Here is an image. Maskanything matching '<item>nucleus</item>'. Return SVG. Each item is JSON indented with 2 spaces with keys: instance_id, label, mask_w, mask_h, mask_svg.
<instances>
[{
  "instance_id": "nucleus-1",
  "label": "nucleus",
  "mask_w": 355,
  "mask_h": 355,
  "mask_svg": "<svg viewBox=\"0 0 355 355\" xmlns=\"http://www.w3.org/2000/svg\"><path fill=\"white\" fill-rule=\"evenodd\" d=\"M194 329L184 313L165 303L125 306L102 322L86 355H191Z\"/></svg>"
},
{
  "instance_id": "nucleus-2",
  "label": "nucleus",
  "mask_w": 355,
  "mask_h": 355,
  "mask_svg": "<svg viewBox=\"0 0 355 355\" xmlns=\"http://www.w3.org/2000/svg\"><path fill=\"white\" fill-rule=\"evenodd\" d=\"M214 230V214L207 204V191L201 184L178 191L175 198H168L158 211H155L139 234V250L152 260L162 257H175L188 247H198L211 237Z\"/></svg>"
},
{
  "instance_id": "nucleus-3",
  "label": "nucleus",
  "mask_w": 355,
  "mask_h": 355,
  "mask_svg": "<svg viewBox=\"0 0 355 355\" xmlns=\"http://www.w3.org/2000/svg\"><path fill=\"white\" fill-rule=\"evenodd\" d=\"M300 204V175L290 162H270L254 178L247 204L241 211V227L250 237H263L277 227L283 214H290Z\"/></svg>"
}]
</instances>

* * *

* [WRITTEN EXERCISE]:
Please reproduce all of the material above character for character.

* [RESULT OF THE TASK]:
Here is an image. Maskanything matching '<item>nucleus</item>'. Return SVG. Each item is JSON indented with 2 spaces with keys: instance_id, label, mask_w, mask_h, mask_svg.
<instances>
[{
  "instance_id": "nucleus-1",
  "label": "nucleus",
  "mask_w": 355,
  "mask_h": 355,
  "mask_svg": "<svg viewBox=\"0 0 355 355\" xmlns=\"http://www.w3.org/2000/svg\"><path fill=\"white\" fill-rule=\"evenodd\" d=\"M194 329L184 313L165 303L125 306L102 322L86 355H191Z\"/></svg>"
},
{
  "instance_id": "nucleus-2",
  "label": "nucleus",
  "mask_w": 355,
  "mask_h": 355,
  "mask_svg": "<svg viewBox=\"0 0 355 355\" xmlns=\"http://www.w3.org/2000/svg\"><path fill=\"white\" fill-rule=\"evenodd\" d=\"M214 230V214L207 204V191L201 184L178 191L175 198H168L158 211H155L139 234V250L152 260L162 257H175L188 247H198L211 237Z\"/></svg>"
},
{
  "instance_id": "nucleus-3",
  "label": "nucleus",
  "mask_w": 355,
  "mask_h": 355,
  "mask_svg": "<svg viewBox=\"0 0 355 355\" xmlns=\"http://www.w3.org/2000/svg\"><path fill=\"white\" fill-rule=\"evenodd\" d=\"M300 204V175L290 162H270L254 178L247 204L241 211V227L250 237H263L277 227L283 214H290Z\"/></svg>"
}]
</instances>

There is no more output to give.